Records to use -
────────────────

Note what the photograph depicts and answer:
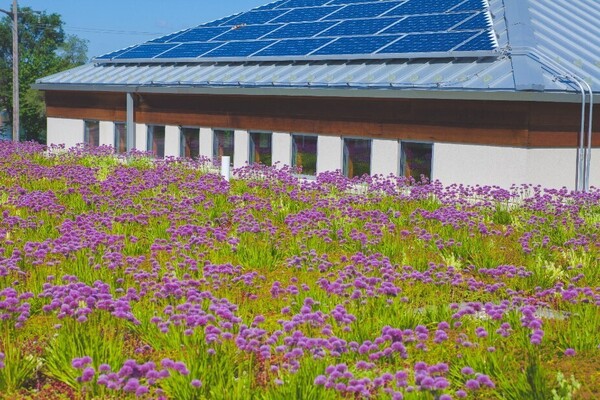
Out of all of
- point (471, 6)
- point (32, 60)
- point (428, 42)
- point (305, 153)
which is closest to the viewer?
point (428, 42)

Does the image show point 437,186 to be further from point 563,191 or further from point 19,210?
point 19,210

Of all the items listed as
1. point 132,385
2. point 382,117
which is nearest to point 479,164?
point 382,117

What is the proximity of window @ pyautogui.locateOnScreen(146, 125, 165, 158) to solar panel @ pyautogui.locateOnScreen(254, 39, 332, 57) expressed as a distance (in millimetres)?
4936

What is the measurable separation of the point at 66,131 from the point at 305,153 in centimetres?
1448

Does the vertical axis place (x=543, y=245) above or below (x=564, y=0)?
below

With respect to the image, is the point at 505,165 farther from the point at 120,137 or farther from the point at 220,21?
the point at 220,21

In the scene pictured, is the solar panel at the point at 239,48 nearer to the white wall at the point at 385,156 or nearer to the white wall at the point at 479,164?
the white wall at the point at 385,156

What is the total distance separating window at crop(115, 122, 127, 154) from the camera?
35438 mm

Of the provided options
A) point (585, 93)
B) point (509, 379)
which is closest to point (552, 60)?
point (585, 93)

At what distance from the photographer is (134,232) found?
560 inches

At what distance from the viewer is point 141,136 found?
3416 cm

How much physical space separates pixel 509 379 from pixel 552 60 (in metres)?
17.2

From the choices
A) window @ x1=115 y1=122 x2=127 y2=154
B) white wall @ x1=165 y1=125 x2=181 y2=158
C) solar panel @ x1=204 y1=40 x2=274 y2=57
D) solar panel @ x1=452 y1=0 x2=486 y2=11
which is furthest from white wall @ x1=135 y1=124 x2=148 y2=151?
solar panel @ x1=452 y1=0 x2=486 y2=11

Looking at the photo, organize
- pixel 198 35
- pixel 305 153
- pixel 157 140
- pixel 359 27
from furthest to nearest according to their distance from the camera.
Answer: pixel 198 35, pixel 157 140, pixel 359 27, pixel 305 153
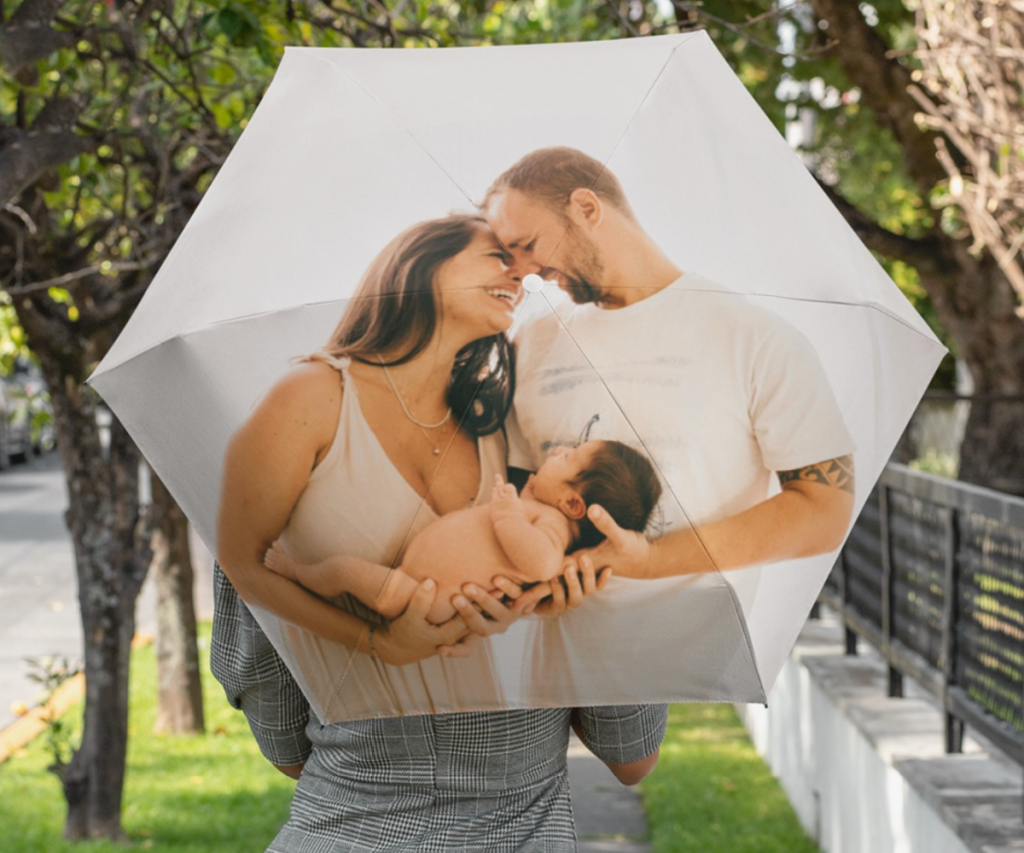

────────────────

Stated goal - Please rewrite the whole listing above, substituting "lens" for every "camera" and keeping everything else the same. Leave out the pictures.

Exercise answer -
Note what the photograph depicts and answer:
Out of all of
- point (471, 6)
- point (32, 60)
- point (428, 42)
- point (305, 153)
which is closest to the viewer?
point (428, 42)

Does the image show point 437,186 to be further from point 563,191 or further from point 19,210?
point 19,210

Of all the items listed as
1. point 132,385
2. point 382,117
which is nearest to point 479,164?
point 382,117

What is the proximity of window @ pyautogui.locateOnScreen(146, 125, 165, 158) to solar panel @ pyautogui.locateOnScreen(254, 39, 332, 57) expressed as a distance (in millimetres)?
4936

What is the measurable separation of the point at 66,131 from the point at 305,153 in centimetres?
1448

Does the vertical axis place (x=543, y=245) above or below (x=564, y=0)?
below

With respect to the image, is the point at 505,165 farther from the point at 120,137 or farther from the point at 220,21?
the point at 220,21

In the scene pictured, is the solar panel at the point at 239,48 nearer to the white wall at the point at 385,156 or nearer to the white wall at the point at 479,164?
the white wall at the point at 385,156

What is the total distance separating window at crop(115, 122, 127, 154) from the lens?
35438 mm

Of the provided options
A) point (585, 93)
B) point (509, 379)
which is closest to point (552, 60)?
point (585, 93)

At what distance from the photographer is (134,232) found?
560 inches

At what distance from the viewer is point 141,136 found?
3416 cm

How much physical space separates pixel 509 379 from pixel 552 60 (in metres)?
17.2

From the choices
A) window @ x1=115 y1=122 x2=127 y2=154
B) white wall @ x1=165 y1=125 x2=181 y2=158
C) solar panel @ x1=204 y1=40 x2=274 y2=57
D) solar panel @ x1=452 y1=0 x2=486 y2=11
which is furthest from white wall @ x1=135 y1=124 x2=148 y2=151?
solar panel @ x1=452 y1=0 x2=486 y2=11

Looking at the photo, organize
- pixel 198 35
- pixel 305 153
- pixel 157 140
- pixel 359 27
from furthest to nearest according to their distance from the lens.
Answer: pixel 198 35, pixel 157 140, pixel 359 27, pixel 305 153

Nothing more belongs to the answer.